Figure: The proton
NMR spectrum originating from the ligand layer of the Au102 nanoparticle
in water (left).
The spectrum has been fully interpreted by assigning the observed signals
(peaks)
to all of the 22
symmetry-unique thiol ligands numbered in the solid state structure of the
Au102 particle
(right). From ref. 1.
(January 21, 2016) Researchers
at the University of Jyväskylä, Finland, and Colorado State University, USA,
have for the first time ever determined the dynamical behaviour of the ligand
layer of a water-soluble gold nanocluster in solution. The breakthrough opens a
way towards controllable strategies for the functionalisation of ligated
nanoparticles for applications.

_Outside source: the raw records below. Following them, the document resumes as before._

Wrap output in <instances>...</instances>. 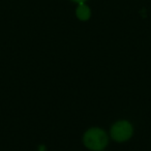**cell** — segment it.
I'll return each mask as SVG.
<instances>
[{
    "instance_id": "cell-4",
    "label": "cell",
    "mask_w": 151,
    "mask_h": 151,
    "mask_svg": "<svg viewBox=\"0 0 151 151\" xmlns=\"http://www.w3.org/2000/svg\"><path fill=\"white\" fill-rule=\"evenodd\" d=\"M71 1H73V2H77V3H79V4H80V3H85V1H86V0H71Z\"/></svg>"
},
{
    "instance_id": "cell-3",
    "label": "cell",
    "mask_w": 151,
    "mask_h": 151,
    "mask_svg": "<svg viewBox=\"0 0 151 151\" xmlns=\"http://www.w3.org/2000/svg\"><path fill=\"white\" fill-rule=\"evenodd\" d=\"M76 15H77V17H78L81 21H87V20L90 18V15H91L90 9H89L85 3H80L79 6L77 7Z\"/></svg>"
},
{
    "instance_id": "cell-2",
    "label": "cell",
    "mask_w": 151,
    "mask_h": 151,
    "mask_svg": "<svg viewBox=\"0 0 151 151\" xmlns=\"http://www.w3.org/2000/svg\"><path fill=\"white\" fill-rule=\"evenodd\" d=\"M132 134V126L127 121H119L113 125L111 136L117 142H124L128 140Z\"/></svg>"
},
{
    "instance_id": "cell-1",
    "label": "cell",
    "mask_w": 151,
    "mask_h": 151,
    "mask_svg": "<svg viewBox=\"0 0 151 151\" xmlns=\"http://www.w3.org/2000/svg\"><path fill=\"white\" fill-rule=\"evenodd\" d=\"M84 144L91 150L101 151L107 146L108 136L101 128H90L84 134Z\"/></svg>"
}]
</instances>
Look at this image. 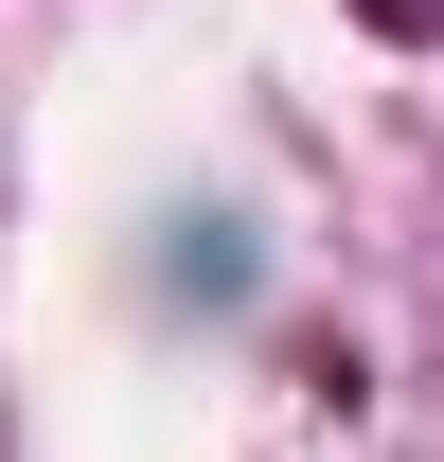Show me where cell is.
Instances as JSON below:
<instances>
[{
	"instance_id": "obj_1",
	"label": "cell",
	"mask_w": 444,
	"mask_h": 462,
	"mask_svg": "<svg viewBox=\"0 0 444 462\" xmlns=\"http://www.w3.org/2000/svg\"><path fill=\"white\" fill-rule=\"evenodd\" d=\"M356 18H374V36H409V54L444 36V0H356Z\"/></svg>"
}]
</instances>
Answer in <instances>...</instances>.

The work at the University of Jyväskylä was
supported by the Academy of Finland. The research was published in Nature
Communications on 21 January 2016. (1)
Nanometre-scale gold particles are intensively investigated
for applications as catalysts, sensors, drug delivery devices and biological
contrast agents and as components in photonics and molecular electronics. The
smallest particles have metal cores of only 1–2 nm with a few tens to a couple
of hundred gold atoms. Their metal cores are covered by a stabilising organic
ligand layer. The molecular formulas and solid-state atomic structure of many
of these compounds, called “clusters”, have been resolved during the past few
years. Still, it is a considerable challenge to understand their atomic-scale
structure and dynamical behaviour in the solution phase. This is crucial
information that can help researchers understand how nanoclusters interact with
the environment.
The researchers studied a previously identified molecularly
precise nanocluster that has 102 gold atoms and 44 thiol ligands (Figure 1,
right). The solid-state structure of this cluster was resolved from
single-crystal X-ray diffraction experiments in 2007 (2). The ligand shell has
a low symmetry and produces a large number of signals in conventional
proton-NMR measurement (Figure 1, left). The researchers achieved a full assignment
of all signals to specific thiol ligands by using a combination of correlated
nuclear magnetic resonance (NMR) experiments, density functional theory
computations and molecular dynamics simulations.